- Try it: Print the lines of the data, starting with the first, up to and including the line where "standing: 17%" appears.
....
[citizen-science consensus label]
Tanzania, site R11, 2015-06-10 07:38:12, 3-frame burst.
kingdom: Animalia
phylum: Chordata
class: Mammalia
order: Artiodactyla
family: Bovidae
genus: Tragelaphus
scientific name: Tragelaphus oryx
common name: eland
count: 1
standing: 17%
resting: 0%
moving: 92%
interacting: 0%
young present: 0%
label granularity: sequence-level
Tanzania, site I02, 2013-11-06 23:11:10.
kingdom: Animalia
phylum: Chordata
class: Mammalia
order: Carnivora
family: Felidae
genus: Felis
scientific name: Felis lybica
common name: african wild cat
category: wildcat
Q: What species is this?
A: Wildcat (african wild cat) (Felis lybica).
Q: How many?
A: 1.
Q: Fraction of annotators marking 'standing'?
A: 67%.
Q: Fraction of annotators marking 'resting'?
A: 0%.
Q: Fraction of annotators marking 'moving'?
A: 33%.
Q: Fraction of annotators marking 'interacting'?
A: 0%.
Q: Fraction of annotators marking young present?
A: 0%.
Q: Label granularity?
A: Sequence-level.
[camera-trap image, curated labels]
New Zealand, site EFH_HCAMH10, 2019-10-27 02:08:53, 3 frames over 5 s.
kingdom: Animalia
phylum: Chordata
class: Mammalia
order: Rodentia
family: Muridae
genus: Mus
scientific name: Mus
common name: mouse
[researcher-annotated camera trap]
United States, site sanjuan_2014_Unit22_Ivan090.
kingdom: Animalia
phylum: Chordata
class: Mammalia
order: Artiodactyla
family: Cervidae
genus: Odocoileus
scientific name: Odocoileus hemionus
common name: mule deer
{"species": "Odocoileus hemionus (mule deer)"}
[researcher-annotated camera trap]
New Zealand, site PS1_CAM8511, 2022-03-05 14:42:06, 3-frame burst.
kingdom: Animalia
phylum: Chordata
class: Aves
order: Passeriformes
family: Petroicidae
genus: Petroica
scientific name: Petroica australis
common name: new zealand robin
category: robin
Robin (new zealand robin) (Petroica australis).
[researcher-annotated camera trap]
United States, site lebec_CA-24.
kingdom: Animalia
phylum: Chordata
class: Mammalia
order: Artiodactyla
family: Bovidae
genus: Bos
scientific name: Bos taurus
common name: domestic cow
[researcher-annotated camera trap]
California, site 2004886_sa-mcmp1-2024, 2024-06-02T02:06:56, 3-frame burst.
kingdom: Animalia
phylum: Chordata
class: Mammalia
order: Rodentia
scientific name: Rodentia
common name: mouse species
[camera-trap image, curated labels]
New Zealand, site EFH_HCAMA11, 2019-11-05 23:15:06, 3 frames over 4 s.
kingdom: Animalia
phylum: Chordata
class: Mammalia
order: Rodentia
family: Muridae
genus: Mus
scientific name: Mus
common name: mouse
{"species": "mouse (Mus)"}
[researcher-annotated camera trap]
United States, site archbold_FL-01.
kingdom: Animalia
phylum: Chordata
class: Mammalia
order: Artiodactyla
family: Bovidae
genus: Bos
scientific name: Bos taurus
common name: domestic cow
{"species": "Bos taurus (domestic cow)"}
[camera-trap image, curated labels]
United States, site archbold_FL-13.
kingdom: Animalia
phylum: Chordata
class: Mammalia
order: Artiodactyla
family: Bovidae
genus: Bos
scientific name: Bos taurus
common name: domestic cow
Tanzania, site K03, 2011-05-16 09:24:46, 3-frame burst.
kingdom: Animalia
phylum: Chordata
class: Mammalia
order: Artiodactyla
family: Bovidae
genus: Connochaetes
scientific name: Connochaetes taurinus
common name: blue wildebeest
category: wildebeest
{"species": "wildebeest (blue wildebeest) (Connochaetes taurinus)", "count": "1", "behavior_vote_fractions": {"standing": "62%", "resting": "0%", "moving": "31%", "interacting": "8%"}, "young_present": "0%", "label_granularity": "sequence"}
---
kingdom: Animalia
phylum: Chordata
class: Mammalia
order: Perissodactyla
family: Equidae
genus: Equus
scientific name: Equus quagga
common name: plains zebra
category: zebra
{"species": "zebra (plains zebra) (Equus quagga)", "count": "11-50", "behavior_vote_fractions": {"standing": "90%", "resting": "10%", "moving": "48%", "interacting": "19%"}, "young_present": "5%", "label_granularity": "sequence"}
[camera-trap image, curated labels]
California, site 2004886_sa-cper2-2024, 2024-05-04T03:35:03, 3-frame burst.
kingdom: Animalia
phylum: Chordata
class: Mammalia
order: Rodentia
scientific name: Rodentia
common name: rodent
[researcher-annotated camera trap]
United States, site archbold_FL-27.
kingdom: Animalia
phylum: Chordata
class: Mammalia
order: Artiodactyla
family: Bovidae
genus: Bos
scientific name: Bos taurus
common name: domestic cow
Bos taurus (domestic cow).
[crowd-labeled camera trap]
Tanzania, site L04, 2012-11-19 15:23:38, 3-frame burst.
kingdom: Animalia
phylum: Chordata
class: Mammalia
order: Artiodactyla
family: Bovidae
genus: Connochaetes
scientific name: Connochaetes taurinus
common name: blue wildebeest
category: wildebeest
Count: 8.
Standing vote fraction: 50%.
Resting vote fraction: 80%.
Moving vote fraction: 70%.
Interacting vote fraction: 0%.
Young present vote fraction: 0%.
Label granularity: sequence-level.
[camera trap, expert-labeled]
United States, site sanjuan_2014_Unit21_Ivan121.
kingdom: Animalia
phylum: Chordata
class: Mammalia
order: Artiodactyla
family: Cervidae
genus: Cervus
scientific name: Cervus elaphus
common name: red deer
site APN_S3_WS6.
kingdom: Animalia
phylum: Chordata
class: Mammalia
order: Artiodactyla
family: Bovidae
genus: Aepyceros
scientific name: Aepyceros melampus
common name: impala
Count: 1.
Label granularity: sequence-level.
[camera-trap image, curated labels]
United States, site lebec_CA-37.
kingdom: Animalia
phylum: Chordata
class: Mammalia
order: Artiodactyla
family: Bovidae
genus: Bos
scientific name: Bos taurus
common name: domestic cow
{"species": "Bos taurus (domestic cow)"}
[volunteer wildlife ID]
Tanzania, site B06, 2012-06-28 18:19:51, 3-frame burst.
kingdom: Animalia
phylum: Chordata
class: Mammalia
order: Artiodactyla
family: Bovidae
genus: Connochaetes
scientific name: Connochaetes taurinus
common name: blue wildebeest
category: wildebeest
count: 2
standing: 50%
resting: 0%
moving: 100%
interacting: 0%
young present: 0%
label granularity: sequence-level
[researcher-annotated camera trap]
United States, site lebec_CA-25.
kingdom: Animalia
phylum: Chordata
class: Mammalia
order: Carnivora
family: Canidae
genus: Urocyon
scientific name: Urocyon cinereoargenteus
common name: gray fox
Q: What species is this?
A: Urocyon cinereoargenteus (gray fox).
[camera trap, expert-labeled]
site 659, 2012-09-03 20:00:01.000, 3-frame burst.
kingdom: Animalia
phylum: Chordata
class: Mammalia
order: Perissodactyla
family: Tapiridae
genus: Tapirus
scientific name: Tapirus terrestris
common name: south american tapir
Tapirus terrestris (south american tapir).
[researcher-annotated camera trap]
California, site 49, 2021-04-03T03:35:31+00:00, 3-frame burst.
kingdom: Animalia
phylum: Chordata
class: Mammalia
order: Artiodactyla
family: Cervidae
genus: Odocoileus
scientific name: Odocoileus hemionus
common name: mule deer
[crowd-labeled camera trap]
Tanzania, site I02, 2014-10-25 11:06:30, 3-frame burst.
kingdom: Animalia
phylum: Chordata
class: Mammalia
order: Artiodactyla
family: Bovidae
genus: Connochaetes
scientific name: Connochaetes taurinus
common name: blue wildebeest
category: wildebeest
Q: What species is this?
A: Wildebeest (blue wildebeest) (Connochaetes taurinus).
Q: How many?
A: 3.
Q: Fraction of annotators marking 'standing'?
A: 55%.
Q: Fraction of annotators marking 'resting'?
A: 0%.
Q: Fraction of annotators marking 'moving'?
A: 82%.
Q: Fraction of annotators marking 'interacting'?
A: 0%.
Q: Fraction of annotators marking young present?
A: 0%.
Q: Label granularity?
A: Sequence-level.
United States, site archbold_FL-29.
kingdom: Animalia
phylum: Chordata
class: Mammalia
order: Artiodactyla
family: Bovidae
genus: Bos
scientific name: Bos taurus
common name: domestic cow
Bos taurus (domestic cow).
....
- Result of this task:
[citizen-science consensus label]
Tanzania, site R11, 2015-06-10 07:38:12, 3-frame burst.
kingdom: Animalia
phylum: Chordata
class: Mammalia
order: Artiodactyla
family: Bovidae
genus: Tragelaphus
scientific name: Tragelaphus oryx
common name: eland
count: 1
standing: 17%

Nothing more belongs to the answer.